# GIVEN EXERCISE
Could you extract the passage below about Archie and Frank's desert crossing and reproduce all of it word for word?

=== TEXT BLOCK ===

Archie tells his uncle that he will not be returning home but his attempt to join the Lighthorse is thwarted and he is stranded. But he meets the now unemployed Frank in a restaurant and the audience learns a little more about the seemingly more worldly young man. Frank is ‘from the city’ and aims to get back to Perth, where he states he will help Archie join up under an assumed name. Archie is galvanised into action and they hop a train only to find themselves stranded in a desert. The crossing is an opportunity for the two to bond as well as air their differences regarding the war. Frank states with a strong sense of Australian nationhood ‘that it’s not our bloody war…it’s an English war, it’s got nothing to do with us’, leaving Archie angry and horrified. Yet the two bond and an old camel driver in a fascinating and interesting moment in the film saves them during their journey. The old man is perhaps symbolic of Australia’s turn of the century isolation and distance from the rest of the world when he indicates he didn’t know there was a war on. Indeed, he adds that he’s never even seen a big city. Like Frank, he is also puzzled at why Australia is involved, stating he ‘cant see what it has to do with us’. The comment that follows is doused in the dry, cynical and amusing humour that is often present in Australian larrikin humour and a nice touch by Weir.

=== ENTRIES SHOWN ===

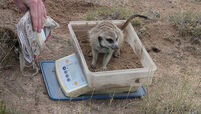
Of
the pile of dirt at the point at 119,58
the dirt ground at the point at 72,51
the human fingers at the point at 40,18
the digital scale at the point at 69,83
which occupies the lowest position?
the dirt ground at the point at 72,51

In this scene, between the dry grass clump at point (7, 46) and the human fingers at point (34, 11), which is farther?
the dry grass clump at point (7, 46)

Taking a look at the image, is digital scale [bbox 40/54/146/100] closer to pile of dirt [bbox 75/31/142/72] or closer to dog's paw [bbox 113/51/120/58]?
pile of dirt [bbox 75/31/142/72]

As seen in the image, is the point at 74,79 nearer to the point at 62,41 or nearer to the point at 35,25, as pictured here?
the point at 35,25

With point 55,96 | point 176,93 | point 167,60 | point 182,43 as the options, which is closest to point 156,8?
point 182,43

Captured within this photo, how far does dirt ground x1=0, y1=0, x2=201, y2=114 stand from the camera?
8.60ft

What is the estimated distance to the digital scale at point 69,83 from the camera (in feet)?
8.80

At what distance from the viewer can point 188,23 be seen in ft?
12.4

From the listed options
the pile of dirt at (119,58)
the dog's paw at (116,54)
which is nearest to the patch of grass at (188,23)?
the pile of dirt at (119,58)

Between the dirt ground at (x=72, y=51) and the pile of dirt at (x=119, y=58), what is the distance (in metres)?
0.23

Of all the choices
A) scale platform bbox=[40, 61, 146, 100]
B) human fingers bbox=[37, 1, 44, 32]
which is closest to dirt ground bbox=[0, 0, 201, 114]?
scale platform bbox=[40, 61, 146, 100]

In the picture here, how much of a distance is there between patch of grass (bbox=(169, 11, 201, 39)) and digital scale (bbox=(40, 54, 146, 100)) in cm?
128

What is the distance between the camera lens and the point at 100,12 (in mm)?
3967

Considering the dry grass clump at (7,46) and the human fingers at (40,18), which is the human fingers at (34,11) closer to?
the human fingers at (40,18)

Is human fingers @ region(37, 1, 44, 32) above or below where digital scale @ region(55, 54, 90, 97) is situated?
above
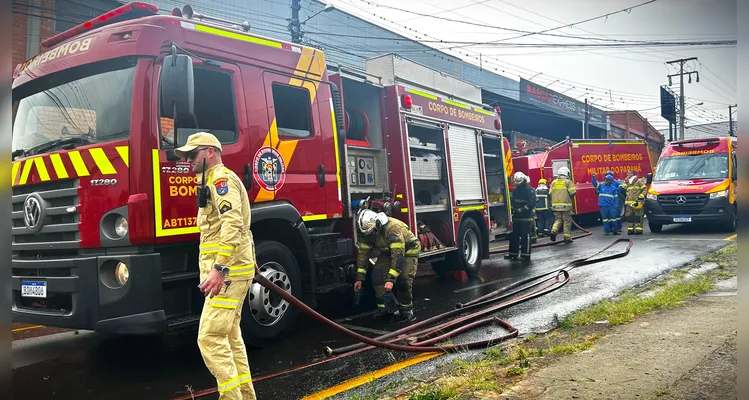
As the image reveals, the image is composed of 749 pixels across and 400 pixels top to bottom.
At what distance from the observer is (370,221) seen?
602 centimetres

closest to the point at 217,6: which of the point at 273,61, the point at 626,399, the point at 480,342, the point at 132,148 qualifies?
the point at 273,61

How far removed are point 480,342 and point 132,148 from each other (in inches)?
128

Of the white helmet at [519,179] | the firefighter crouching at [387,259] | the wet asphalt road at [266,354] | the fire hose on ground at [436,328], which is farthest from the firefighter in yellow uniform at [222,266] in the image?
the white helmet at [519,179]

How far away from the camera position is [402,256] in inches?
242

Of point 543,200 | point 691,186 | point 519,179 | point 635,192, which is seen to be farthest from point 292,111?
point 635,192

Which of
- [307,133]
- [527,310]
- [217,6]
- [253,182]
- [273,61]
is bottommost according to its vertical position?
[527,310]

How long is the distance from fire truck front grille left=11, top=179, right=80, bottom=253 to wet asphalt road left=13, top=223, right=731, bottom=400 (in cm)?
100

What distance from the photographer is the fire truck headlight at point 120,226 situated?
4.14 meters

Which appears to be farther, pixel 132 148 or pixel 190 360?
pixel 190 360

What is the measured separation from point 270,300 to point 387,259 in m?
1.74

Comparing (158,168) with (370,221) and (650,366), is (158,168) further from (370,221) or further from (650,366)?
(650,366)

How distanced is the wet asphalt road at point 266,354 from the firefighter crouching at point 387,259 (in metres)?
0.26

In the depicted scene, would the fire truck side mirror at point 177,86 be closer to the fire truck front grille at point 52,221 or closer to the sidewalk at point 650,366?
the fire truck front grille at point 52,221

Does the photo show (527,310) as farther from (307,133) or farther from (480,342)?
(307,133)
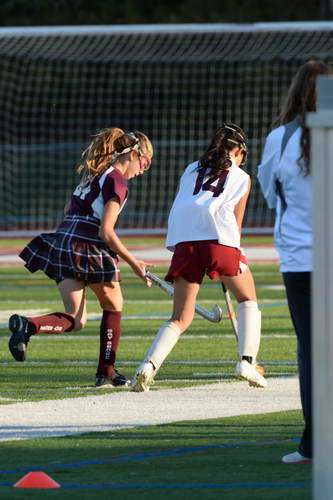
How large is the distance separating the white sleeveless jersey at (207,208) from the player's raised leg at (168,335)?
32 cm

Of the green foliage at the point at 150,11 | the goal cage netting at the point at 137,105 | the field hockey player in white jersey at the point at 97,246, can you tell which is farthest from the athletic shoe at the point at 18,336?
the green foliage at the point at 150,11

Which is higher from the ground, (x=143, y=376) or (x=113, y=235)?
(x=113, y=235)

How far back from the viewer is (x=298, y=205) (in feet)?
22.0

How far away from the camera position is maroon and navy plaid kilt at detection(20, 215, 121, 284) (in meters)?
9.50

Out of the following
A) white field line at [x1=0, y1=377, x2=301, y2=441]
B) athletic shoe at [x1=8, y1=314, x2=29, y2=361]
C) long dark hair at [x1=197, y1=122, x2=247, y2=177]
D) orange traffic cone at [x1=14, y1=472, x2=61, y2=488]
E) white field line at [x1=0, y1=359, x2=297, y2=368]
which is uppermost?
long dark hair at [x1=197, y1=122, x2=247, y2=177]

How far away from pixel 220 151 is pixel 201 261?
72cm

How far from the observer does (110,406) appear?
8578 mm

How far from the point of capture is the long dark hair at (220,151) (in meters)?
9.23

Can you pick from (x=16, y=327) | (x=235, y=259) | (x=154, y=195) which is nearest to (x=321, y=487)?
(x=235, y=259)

===
=== ENTRIES SHOWN ===

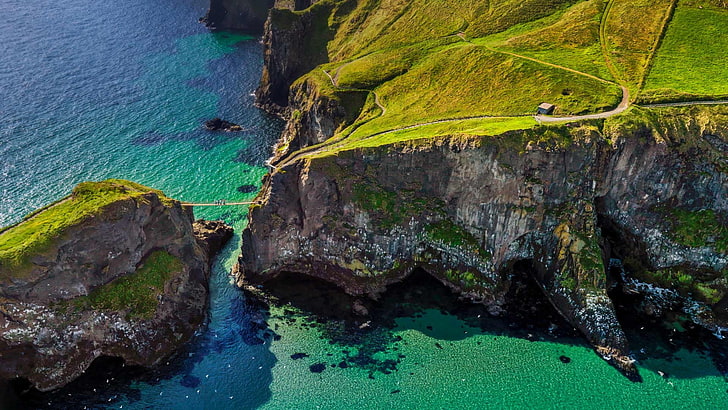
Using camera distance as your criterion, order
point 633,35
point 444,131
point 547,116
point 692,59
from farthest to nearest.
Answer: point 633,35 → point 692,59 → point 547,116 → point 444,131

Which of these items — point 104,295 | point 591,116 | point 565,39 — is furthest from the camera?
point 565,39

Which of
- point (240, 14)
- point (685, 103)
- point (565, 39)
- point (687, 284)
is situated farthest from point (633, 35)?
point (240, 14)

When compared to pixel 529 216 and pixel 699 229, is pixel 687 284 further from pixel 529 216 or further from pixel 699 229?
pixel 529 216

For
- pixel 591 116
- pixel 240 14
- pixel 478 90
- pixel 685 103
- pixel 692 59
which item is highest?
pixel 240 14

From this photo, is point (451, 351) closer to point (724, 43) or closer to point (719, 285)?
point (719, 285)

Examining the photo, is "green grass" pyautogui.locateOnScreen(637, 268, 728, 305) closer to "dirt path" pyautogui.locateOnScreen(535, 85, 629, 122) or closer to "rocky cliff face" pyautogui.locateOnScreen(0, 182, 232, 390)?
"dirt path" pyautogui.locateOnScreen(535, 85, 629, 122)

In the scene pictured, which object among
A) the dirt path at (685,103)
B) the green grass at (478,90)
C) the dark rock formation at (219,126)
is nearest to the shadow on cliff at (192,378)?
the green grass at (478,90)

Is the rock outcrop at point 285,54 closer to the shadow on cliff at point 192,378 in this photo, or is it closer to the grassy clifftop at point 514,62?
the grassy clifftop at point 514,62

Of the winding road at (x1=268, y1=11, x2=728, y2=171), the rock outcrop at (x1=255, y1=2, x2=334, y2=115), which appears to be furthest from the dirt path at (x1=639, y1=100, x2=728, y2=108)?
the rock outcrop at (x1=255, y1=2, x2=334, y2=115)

===

# CORRECT OUTPUT
Archie tells his uncle that he will not be returning home but his attempt to join the Lighthorse is thwarted and he is stranded. But he meets the now unemployed Frank in a restaurant and the audience learns a little more about the seemingly more worldly young man. Frank is ‘from the city’ and aims to get back to Perth, where he states he will help Archie join up under an assumed name. Archie is galvanised into action and they hop a train only to find themselves stranded in a desert. The crossing is an opportunity for the two to bond as well as air their differences regarding the war. Frank states with a strong sense of Australian nationhood ‘that it’s not our bloody war…it’s an English war, it’s got nothing to do with us’, leaving Archie angry and horrified. Yet the two bond and an old camel driver in a fascinating and interesting moment in the film saves them during their journey. The old man is perhaps symbolic of Australia’s turn of the century isolation and distance from the rest of the world when he indicates he didn’t know there was a war on. Indeed, he adds that he’s never even seen a big city. Like Frank, he is also puzzled at why Australia is involved, stating he ‘cant see what it has to do with us’. The comment that follows is doused in the dry, cynical and amusing humour that is often present in Australian larrikin humour and a nice touch by Weir.